Anne Corsak of Flame Distribution tells TBI how FAST TV (Free Ad Supported Television) is transforming the business and offering new avenues for rights and originals.
The future is FAST.
As a 17-year veteran in the television industry, one of the most important lessons I have learned about this business is how to adapt. Nothing ever remains the same and life is easier if one views change as an opportunity rather than a hurdle.
We naturally know that networks evolve when it comes to their programming grid, but now, in the golden age of VOD, traditional linear networks are finding that having complimentary VOD channels are a smart investment. And as a distributor of both acquired and commissioned properties, the addition of these new channels provides more opportunity for content placement than ever before.
Life on the grid
FAST channels (Free Ad Supported Television) offer viewers a traditional television-like experience, serving ad-supported video content in a streaming capacity, complete with the familiar programming grid.
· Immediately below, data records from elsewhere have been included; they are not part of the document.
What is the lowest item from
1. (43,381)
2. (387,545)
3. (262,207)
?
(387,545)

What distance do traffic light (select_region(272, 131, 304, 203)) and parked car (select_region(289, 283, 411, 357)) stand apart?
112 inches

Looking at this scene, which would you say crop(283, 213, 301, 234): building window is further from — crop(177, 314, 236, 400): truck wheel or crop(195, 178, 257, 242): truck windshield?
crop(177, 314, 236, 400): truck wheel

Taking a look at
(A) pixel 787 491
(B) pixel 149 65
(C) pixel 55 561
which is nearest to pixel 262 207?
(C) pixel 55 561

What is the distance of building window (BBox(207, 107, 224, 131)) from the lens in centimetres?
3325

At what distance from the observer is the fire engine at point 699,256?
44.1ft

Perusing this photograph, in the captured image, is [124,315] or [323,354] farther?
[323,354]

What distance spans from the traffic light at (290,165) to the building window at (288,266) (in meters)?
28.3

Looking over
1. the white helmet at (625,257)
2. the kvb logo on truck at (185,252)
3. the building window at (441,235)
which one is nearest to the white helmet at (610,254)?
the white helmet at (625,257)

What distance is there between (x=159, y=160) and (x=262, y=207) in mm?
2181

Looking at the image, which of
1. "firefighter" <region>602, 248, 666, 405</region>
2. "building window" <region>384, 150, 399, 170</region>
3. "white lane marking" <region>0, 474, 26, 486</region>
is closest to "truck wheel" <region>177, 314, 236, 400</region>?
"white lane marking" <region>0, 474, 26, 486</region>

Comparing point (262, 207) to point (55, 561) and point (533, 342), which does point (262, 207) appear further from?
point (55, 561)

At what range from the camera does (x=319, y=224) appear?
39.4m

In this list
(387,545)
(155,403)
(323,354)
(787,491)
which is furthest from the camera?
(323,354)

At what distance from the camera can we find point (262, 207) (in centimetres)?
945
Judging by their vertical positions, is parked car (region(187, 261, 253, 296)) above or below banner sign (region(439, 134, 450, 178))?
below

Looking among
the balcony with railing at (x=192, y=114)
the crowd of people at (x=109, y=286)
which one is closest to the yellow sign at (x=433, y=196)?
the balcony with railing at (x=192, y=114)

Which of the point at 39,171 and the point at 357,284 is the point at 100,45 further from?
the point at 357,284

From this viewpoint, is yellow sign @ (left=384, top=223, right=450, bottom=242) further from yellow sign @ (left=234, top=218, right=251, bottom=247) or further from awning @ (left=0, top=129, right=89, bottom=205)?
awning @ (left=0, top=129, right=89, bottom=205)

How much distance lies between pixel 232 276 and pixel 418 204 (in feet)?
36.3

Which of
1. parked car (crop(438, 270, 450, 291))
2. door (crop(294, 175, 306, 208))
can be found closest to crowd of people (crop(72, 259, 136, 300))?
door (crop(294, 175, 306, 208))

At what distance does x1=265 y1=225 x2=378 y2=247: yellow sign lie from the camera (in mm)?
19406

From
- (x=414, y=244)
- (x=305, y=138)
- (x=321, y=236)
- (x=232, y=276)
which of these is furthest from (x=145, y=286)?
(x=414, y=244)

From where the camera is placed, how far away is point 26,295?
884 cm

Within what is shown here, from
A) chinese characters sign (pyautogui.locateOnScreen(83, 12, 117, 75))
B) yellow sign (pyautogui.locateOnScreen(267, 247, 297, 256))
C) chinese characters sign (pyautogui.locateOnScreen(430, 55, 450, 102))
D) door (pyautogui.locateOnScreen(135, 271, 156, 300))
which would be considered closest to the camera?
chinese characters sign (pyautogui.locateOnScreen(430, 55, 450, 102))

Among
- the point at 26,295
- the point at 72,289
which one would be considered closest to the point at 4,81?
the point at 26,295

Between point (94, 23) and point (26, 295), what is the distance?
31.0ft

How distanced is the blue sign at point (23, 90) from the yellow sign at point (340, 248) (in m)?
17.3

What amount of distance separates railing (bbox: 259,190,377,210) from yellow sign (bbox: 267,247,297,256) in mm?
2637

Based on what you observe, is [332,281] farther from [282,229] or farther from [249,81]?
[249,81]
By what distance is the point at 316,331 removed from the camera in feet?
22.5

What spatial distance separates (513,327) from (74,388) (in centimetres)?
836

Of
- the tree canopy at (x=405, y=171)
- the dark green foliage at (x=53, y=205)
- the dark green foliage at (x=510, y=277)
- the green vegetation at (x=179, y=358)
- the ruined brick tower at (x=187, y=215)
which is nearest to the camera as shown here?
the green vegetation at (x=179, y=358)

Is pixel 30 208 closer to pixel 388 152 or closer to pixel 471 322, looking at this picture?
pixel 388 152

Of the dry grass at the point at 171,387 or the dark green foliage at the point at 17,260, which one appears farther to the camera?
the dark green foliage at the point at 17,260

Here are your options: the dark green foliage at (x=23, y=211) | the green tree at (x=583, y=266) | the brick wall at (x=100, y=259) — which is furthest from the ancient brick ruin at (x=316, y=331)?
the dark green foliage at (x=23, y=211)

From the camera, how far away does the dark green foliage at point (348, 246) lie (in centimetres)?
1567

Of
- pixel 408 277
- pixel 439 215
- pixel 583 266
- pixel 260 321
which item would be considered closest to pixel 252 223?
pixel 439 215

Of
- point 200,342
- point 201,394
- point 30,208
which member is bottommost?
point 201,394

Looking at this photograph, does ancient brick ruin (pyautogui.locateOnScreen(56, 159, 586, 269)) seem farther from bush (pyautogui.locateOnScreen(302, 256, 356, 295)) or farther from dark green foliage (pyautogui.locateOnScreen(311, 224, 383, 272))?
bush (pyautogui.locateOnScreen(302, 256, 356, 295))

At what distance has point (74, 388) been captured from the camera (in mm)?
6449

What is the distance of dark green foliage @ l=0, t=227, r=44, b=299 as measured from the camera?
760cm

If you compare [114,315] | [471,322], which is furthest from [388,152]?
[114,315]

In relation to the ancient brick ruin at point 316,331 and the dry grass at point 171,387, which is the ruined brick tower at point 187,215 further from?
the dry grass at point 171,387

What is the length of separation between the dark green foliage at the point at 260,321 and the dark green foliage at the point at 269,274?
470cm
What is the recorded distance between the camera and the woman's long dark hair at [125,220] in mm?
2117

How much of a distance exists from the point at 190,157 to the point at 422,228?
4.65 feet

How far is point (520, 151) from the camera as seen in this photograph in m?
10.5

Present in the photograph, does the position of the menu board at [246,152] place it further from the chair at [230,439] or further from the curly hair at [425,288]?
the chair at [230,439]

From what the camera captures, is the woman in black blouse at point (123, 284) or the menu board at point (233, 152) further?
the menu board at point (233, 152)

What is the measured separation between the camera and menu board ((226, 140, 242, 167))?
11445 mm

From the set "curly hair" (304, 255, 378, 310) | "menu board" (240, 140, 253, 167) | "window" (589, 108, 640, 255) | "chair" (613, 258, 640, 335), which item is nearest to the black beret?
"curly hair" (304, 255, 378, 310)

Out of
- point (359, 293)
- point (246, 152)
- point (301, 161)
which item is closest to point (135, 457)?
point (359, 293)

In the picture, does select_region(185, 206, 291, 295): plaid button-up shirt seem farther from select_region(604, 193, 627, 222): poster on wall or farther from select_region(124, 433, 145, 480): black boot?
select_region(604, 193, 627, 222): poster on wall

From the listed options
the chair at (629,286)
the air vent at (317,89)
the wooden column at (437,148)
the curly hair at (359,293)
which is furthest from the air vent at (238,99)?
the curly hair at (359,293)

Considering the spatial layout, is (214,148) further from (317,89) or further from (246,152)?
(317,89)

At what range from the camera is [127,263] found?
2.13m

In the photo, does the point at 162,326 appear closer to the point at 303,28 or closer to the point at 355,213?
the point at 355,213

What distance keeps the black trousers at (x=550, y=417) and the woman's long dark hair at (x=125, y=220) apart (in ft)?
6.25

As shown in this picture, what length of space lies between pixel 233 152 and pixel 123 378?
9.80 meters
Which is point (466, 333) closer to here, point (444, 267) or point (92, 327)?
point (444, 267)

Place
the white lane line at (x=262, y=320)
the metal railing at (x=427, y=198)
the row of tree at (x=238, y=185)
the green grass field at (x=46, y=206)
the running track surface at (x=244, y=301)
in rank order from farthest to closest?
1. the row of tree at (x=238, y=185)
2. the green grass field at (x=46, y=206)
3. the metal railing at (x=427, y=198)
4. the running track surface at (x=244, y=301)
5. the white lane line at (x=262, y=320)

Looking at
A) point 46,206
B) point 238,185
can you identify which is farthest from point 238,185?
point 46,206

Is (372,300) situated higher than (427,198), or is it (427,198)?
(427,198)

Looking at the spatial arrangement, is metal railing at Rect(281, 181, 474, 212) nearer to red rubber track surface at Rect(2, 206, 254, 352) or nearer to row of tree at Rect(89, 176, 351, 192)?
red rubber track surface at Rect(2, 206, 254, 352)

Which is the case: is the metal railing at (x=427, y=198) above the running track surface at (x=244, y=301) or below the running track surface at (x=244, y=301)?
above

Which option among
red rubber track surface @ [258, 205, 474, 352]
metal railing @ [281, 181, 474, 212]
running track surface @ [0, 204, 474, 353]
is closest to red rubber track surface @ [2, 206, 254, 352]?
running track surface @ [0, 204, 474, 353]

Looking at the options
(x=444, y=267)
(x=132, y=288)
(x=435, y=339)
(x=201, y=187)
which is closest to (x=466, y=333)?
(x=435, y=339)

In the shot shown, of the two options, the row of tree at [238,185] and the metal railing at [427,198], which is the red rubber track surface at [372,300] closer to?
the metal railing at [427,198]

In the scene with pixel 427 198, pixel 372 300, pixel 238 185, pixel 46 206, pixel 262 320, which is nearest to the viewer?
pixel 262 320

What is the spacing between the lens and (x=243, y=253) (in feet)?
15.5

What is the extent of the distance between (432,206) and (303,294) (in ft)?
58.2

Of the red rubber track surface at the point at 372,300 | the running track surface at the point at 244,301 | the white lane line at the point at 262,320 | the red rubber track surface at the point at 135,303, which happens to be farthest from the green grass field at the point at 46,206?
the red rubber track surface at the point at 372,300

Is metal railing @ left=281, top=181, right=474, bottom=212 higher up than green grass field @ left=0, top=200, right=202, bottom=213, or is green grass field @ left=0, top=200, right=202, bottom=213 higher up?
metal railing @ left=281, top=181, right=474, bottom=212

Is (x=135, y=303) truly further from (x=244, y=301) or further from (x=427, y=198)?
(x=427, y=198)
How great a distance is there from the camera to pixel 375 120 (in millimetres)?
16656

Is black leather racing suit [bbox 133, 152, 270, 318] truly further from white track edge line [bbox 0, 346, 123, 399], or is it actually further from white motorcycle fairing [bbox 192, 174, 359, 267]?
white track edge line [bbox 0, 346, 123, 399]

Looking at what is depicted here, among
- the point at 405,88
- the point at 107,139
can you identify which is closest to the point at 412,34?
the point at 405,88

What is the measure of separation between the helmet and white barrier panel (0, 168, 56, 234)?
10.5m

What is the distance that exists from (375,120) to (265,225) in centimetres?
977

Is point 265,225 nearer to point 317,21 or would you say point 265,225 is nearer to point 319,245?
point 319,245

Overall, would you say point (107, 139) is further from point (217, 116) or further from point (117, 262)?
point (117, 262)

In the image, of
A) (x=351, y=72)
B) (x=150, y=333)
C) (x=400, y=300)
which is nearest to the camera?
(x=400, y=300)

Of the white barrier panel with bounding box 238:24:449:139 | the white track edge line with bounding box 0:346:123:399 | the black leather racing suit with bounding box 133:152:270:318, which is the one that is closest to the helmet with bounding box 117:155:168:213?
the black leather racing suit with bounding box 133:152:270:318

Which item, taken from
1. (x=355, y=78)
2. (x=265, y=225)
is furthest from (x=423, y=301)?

This is live TV – no jumping around or restarting if you missed the first 10 minutes.
The angle is that content is not necessarily programmed with appointment viewing in mind, but rather a lean back option, allowing a viewer to come into a channel and let it play.
Broken down by genres, FAST channels are accessed via AVOD platforms that are now commonplace names in households across the US – the likes of The Roku Channel, Pluto TV and Tubi – and expanding quickly in the worldwide marketplace.
What is new is the brand behind the channel, now often programmed by successful cable linear networks looking to attract a new audience that consumes content without a subscription or a cable box.
FAST’s value & growth
As a content owner or distributor, how do FAST channels operate and is there value to licensing content to these new streaming outlets? In Flame Distribution’s eyes, absolutely.
With the growth of new FAST channels comes more opportunity for library content to be acquired, oftentimes from genres that don’t always match with current linear television programming mandates.
When it comes to licensing content to network owned FAST channels, budgets remain modest, however second run renewals on their cable linear channels are creeping in next to first run FAST acquisitions, proving that evergreen titles continue to shine across all platforms.
For example, Blue Ant’s paranormal T&E channel in Canada is now expanding into the FAST channel world with Haunt TV – serving new viewers in both Canada and the US. Flame sees the opportunity to work with trusted network buyers like Blue Ant as a mutually beneficial way to keep finished programming thriving in a multitude of platforms.
Retaining unique rights
FAST channels occupy a unique rights description – free digital linear via mobile or internet transmission. An exclusive grant of these rights would mean that another FAST channel won’t offer your programme in the territory, however AVOD rights could be granted non-exclusively for a video on demand option.
Exclusive terms should have equitable license fees or limited premiere windows. Content is acquired for FAST channels under two models – a license fee or a revenue share option. Depending on the title and where in the schedule your program is set to air, advertising revenue could vary. One of the challenges of FAST channels is that although the content is available for free, the threshold of ad watching may vary between viewers.
If your content isn’t placed during a prime watch time, there is high probability that the content won’t generate sufficient ad views. Monthly or quarterly reporting can also be tedious, so a decent license fee for a limited window is often preferred.
Although acquired content is the mainstay for FAST channels, it won’t be too long before we start to see original programming creep into the prime-time slots. After all, this model has been successful for years and is one that linear networks know how to market extremely well.
I predict that just as we are seeing the trend of premium originals premiere on SVOD platforms like Discovery+, Paramount+, and Disney+, Pay TV networks will also start to see the FAST channels as a way to target consumers looking for a free (ad supported) experience.
The more popular FAST channels become, the more ad revenue is earned, with the idea that there will be a tipping point in earnings that will propel funding for original, genre specific content. Flame hopes that by partnering early with networks and their FAST channel roll outs, this will then lead to the development and commissioning of Flame’s original content in the future.
The evolution of FAST channels and their ever-growing genres also allows more options for international programming placement into the US. Seeing the success of SVOD services such as Acorn TV for UK centric content, I predict more FAST channel options will help distributors find homes for international hits to cross over into the very competitive US marketplace.
The future of FAST channels is proving to be profitable, not only with the immediate revenues earned but also the invaluable long-term rapport with the linear networks we continue to produce for.
Anne Corsak is SVP of content sales for North America and global digital strategy at Flame Distribution.